Thursday, November 11, 2010

DOING BUSINESS IN 21ST CENTURY INDIA

DOING BUSINESS IN
21ST CENTURY INDIA

How to Profit Today in Tomorrow’s Most Exciting Market

Gunjan Bagla

Hatchette Book Group USA

Pp 254       Rs.495


What with WTO and the on-rush of globalisation, the cry of the seafarers of old was bound to take on a new gusto. Eastward ho! And thus the quest began for a new ‘treasure island’, newer fortunes (this time at the bottom of CK Prahalad’s pyramid and in a world as ‘flat’ as Friedman would have it). And of course the East, as hospitable as ever, obliged, bent over backwards …while the son of the local tailor spoke with a Yankee twang. Our markets explode with things ‘phoreen’ ranging from the use-and-throw to the throwaway. And along comes Gunjan Bagla adding to India Inc’s collective come-hither.

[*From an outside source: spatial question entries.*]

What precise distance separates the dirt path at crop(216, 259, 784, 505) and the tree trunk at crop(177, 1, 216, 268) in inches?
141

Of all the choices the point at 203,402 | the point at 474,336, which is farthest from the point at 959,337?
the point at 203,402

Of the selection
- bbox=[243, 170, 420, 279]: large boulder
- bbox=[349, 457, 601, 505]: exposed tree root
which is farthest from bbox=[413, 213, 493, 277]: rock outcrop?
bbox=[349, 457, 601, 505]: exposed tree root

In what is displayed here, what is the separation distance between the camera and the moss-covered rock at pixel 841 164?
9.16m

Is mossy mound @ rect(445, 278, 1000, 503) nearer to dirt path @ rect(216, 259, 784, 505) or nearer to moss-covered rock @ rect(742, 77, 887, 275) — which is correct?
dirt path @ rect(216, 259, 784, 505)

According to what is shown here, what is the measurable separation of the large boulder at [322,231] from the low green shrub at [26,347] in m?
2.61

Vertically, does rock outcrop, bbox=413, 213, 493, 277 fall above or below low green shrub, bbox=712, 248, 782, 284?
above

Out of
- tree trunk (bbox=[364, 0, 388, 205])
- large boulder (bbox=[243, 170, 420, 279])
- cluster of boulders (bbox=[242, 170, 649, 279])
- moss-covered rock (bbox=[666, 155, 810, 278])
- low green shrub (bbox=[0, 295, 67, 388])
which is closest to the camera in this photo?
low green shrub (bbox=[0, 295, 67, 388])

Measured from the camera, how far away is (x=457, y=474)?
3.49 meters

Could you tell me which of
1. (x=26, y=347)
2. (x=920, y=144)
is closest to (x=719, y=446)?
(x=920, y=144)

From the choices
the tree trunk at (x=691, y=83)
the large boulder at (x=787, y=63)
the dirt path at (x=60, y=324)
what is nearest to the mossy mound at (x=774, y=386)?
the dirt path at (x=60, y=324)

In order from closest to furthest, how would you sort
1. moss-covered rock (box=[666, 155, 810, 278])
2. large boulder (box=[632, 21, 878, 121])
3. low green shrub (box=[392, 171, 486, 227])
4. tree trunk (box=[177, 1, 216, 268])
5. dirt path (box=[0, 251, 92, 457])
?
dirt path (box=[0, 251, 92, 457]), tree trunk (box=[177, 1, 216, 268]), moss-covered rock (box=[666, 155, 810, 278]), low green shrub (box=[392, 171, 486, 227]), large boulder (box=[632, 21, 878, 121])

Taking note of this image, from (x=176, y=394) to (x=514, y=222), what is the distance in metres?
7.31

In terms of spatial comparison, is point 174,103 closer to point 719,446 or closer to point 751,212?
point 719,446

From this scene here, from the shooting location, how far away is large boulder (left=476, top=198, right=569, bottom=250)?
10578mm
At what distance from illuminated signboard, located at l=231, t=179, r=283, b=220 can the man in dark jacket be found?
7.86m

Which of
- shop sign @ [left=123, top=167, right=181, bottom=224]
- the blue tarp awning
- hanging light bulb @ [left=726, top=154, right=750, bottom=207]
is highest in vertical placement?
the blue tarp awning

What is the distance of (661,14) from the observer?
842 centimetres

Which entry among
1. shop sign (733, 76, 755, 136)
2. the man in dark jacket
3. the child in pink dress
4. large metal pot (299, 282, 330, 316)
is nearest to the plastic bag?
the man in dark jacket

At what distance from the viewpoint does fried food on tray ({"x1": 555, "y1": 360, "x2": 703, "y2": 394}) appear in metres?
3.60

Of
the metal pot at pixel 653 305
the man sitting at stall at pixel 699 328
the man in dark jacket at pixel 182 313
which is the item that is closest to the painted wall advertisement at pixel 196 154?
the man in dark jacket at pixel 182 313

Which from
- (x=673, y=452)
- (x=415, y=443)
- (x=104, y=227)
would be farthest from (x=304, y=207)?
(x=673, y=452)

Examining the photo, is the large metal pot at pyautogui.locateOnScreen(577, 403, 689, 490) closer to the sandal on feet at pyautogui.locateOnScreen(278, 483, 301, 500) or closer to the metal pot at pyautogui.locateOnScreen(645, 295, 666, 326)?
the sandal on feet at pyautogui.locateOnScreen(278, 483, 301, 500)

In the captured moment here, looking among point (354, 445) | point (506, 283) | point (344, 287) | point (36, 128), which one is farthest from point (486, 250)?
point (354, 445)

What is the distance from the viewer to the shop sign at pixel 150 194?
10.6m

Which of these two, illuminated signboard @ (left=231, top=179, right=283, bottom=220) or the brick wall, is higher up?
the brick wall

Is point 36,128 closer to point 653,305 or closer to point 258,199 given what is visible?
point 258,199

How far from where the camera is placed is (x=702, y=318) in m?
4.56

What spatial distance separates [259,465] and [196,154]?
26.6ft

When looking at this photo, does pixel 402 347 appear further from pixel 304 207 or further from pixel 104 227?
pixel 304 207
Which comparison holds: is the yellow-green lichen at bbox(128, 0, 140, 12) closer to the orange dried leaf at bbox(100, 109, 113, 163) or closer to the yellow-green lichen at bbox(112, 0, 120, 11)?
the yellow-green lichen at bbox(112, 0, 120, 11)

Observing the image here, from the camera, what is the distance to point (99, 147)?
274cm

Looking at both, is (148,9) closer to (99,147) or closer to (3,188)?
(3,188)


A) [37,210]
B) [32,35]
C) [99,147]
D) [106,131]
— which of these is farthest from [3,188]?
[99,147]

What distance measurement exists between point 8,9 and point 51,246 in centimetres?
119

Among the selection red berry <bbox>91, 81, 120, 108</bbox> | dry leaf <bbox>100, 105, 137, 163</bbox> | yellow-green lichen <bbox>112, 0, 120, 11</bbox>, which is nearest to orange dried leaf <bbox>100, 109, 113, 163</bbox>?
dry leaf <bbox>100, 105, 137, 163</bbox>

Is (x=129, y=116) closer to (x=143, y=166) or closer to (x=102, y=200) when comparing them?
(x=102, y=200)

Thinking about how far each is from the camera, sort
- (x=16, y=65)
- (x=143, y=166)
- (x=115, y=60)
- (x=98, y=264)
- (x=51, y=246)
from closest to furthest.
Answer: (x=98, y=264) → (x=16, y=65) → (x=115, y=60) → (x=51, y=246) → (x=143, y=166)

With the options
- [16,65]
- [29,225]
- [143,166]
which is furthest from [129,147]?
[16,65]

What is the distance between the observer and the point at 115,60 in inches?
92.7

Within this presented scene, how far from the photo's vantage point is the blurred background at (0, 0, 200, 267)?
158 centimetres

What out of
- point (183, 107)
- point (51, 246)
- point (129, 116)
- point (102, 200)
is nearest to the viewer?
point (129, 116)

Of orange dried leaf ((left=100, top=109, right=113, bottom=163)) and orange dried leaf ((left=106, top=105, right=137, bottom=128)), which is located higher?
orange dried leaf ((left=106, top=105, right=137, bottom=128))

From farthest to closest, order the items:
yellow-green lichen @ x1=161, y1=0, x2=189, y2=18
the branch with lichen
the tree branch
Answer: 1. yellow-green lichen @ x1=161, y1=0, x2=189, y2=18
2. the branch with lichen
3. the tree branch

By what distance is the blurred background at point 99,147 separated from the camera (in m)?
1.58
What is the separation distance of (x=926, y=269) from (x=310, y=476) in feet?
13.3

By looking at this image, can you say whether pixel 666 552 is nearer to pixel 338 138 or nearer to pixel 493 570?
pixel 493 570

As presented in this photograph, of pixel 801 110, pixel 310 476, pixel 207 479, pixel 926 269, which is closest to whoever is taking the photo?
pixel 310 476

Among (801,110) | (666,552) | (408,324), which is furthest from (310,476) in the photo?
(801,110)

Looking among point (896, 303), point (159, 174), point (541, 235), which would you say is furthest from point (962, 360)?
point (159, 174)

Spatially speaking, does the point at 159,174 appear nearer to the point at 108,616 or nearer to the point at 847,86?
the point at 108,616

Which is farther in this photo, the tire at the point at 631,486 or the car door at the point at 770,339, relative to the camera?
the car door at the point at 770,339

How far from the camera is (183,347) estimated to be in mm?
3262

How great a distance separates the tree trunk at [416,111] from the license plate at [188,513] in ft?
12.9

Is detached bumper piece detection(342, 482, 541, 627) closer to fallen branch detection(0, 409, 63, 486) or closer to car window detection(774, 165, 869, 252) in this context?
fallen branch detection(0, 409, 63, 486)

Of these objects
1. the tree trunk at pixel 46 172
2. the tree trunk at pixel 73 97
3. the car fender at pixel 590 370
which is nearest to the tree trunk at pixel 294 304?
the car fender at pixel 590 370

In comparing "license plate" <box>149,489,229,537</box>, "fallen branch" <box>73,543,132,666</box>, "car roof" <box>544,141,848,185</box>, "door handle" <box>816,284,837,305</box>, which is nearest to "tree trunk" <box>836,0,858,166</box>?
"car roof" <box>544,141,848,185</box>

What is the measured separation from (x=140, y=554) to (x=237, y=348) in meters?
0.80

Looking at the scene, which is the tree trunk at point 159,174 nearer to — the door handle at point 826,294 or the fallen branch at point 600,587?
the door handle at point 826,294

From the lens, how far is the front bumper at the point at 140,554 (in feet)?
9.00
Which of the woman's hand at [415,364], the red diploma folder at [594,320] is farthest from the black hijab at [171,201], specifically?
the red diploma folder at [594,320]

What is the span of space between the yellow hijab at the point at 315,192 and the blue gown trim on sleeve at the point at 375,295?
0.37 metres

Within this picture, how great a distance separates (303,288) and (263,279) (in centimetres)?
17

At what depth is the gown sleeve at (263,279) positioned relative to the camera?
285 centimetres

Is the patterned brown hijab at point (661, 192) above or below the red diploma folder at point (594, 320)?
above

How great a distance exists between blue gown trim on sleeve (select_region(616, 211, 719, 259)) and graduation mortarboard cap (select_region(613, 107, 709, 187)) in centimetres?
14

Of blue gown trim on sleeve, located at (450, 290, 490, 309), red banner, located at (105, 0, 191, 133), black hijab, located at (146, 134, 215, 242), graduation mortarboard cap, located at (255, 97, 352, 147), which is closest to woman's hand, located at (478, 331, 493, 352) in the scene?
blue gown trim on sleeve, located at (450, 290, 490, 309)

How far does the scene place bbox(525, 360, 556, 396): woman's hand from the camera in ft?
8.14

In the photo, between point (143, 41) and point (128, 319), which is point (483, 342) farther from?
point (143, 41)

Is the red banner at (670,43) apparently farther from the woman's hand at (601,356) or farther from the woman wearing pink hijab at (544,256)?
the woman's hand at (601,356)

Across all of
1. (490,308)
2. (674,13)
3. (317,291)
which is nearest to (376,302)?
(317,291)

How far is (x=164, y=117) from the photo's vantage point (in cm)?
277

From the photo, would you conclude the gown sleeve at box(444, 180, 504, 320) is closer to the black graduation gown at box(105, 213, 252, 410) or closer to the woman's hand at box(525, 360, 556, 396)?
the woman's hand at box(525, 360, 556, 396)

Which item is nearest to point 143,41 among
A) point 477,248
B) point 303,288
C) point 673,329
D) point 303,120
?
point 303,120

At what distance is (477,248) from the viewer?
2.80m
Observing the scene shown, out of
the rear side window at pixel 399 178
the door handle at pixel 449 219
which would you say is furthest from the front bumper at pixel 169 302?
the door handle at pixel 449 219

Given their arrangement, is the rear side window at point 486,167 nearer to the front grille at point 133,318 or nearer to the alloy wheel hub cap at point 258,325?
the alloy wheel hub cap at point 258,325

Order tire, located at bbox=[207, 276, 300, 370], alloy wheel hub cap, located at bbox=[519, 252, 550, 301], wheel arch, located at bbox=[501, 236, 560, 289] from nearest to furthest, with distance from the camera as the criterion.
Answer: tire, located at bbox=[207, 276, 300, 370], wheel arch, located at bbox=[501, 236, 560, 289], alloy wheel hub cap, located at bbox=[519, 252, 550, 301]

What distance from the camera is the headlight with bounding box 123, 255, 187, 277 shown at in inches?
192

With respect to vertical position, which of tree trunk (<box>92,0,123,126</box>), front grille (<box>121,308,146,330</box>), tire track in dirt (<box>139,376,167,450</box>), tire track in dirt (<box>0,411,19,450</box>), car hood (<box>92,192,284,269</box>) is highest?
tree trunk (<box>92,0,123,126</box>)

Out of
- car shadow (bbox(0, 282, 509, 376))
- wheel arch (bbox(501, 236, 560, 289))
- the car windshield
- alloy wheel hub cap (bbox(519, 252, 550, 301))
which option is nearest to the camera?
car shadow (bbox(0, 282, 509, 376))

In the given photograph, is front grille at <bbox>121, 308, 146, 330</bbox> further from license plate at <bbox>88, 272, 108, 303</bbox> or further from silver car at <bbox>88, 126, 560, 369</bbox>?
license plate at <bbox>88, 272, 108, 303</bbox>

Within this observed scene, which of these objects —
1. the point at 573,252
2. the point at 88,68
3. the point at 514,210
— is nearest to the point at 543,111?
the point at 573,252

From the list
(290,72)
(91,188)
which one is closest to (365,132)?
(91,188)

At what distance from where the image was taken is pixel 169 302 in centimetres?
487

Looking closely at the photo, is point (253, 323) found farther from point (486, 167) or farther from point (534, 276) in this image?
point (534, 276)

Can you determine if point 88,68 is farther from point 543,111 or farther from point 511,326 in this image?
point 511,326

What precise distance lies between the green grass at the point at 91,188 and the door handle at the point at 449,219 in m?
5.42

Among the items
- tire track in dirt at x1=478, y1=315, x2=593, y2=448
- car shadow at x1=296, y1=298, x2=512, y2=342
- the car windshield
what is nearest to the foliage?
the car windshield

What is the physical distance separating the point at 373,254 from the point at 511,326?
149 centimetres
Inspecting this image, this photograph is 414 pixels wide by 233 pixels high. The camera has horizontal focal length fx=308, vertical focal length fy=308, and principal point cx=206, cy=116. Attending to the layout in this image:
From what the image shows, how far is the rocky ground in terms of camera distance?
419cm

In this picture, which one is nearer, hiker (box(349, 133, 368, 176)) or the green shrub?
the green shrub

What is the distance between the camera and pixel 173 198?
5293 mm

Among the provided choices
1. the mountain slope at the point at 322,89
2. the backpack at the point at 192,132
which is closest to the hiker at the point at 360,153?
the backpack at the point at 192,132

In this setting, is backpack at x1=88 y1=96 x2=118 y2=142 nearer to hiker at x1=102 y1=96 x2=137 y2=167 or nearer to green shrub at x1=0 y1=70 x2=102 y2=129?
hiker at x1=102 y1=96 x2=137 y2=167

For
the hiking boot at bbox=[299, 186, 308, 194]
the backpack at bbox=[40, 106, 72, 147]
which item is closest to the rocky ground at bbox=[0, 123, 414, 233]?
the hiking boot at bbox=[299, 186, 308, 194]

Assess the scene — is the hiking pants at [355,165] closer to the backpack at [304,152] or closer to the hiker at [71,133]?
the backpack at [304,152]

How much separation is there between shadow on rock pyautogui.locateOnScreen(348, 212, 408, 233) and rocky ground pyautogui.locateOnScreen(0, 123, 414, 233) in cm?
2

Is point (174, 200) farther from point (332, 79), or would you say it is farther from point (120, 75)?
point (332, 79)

The book carries endorsements of the Chairman, American Chamber of Commerce in India, a Professor of Marketing somewhere out there who is also a founder of India China & America Institution in Georgia, a director of RAND Center for Asia Pacific Policy and a President of US India Business Council. Perhaps an endorsement or two from acknowledged experts on Indian culture (few as these may be!) or history would have lent credibility – but then perhaps Bagla’s audience would not be bothered with such trivialities as unqualified generalisations and unconfirmed sources of information. But even that audience (particularly that audience) would certainly react to the Apostle Judas Thomas being referred to as “Doubting Thomas” from the Last Supper. A minor inaccuracy in a widely documented event. Does it lend credibility to the less verifiable statements?
The book has a glossary of around 18 pages. The terms range from catchwords of regional languages of India that do creep into our English conversations (Baap re, Badmash, chamcha, Tharra, double-roti – words that are hardly likely to get into international business discussions) to the totally unnecessary. Surely the run of the mill businessman / industrialist knows what an ‘annexure’ is; and do words like Britisher, Calling Card, Car Park, Christian Name really need to be explained? Okay, the average American (if such there be) may need to be cautioned that a ‘Dicky’ or ‘Dickey’ refers only the boot of an automobile. But by far the strangest (and perhaps the most shocking) entry in the glossary is “Mahatma Gandhi” the man about whom Albert Einstein had said: ‘Generations to come… will scarce believe that such one as this ever in flesh and blood walked upon this earth’. There may not be many educated persons in the world today who have never heard of Mahatma Gandhi. Would a similar work on the United States of America or on South Africa carry George Washington or Nelson Mandela as an item in the glossary? If Bagla had felt the need to introduce Gandhiji in this magnum opus of his, he could certainly have done better than relegating him to an entry in the ‘Glossary of Indian English.’
The book otherwise reads easily in near-conversational tone. The most realistic act of Bagla in this book is his quotation from John Godfrey Saxe’s poem about the elephant and the six blind men. The poem is an indication that India (far more complex than an elephant and as inscrutable as they come) cannot be understood or explained away without experiencing it. Talking about elephants, Louis V Gerstner, who led IBM through its end-century historic turnaround felt bold enough to name his book: Who Says Elephants Can’t Dance? Dr. Manmohan Singh may, self-effacingly, agree: the wonderful elephant of India is dancing; the cash-cows are a-traipsing. Hordes of ‘foreigners’ will come as thousands have already. They will live here, and learn how to flourish in this ‘functioning anarchy’ as John Kenneth Galbraith indulgently called it. We need not call anyone here nor caution them over cultural pitfalls; Indian culture does not snigger at a faux pas. Publications like the present one smack of inferiority, an apology for our way of life. Our traditional “welcome to our humble abode” is uttered only to give voice to our ancient belief: Atithi Devo bhava – a reflection of our respect for the guest, not a reference to any inferiority of our abode. We need not take it to the extreme!
The concluding chapter entitled The Song Behind the Words to some extent removes the bad taste of the previous 210 pages. The true Indian spirit does attempt here to sing, though weakly, a new song.